An automated freighter picks up radio communication from an uncharted world. The Directorate sends an archaeologist team to investigate the new world, and finds the survivors of a crashed spaceship. The survivors over the past 600 years have populated much of the planet and built themselves up to firearms and a few cannons.

Their society is based on clans from the original spaceship, with active warring between the two largest surviving clans. Religion is a key factor in the differences between the clans. Horse stealing, raiding, and the acquisition of "wives" from other clans are results of their conflicts.

Gear has done an good job of creating interesting situations, as the naive archaeologists, making assumptions based on their own stagnant world, attempt to interact and digest the aggressive / confrontational world of the "Romanans".

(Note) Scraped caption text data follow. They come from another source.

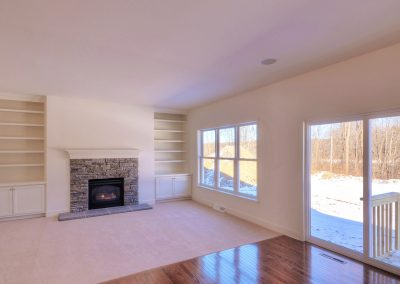 custom shelving and fireplace in family room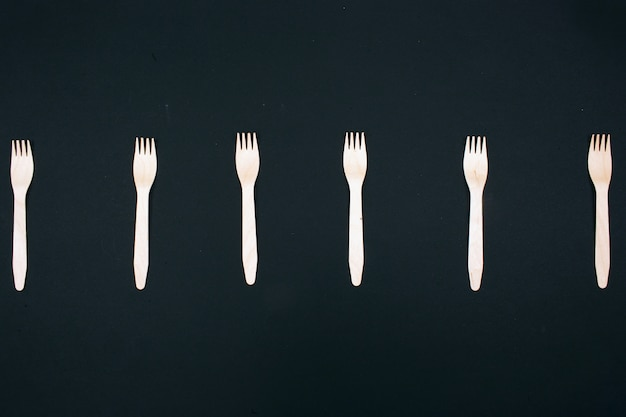 Zero waste. plastic free. eco friendly natural wooden forks in the row on dark, top view.
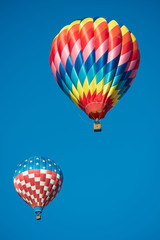 Two brightly colored hot air balloons with a sky blue background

Gear has created a universe with 4 competing groups / interests:

1) The Romanans, a primitive, aggressive world with a strong religion, and a strong morality (though different from morality that we are use to)
2) The Directorate, having the goal of ensuring the worlds they control remain stagnant and prosperous.
3) The Patrol, the military arm of the directorate, steeped in doctrine and tradition (yet attracted to the warrior ways of the Romanans
4) The archaeological team, broad thinkers living under the directorate, existing and supported by the Patrol, and tasked with learning about the Romanans.

All four have disparate goals, and conflict arises.

Add to the mix, the Romanans have Prophets, people with the ability to look at the possible paths into the future, seeing the results of actions. Gear has done an excellent job at taking an incredibly powerful ability and providing significant mystery and constraints around that ability.

Gear is also not afraid to have bad/permanent things happen to his main characters, and some of the things that happens directly relates to the religion / philosophy of the Romanans. It fits nicely.

This is the first book of the trilogy, and is arguably the best one.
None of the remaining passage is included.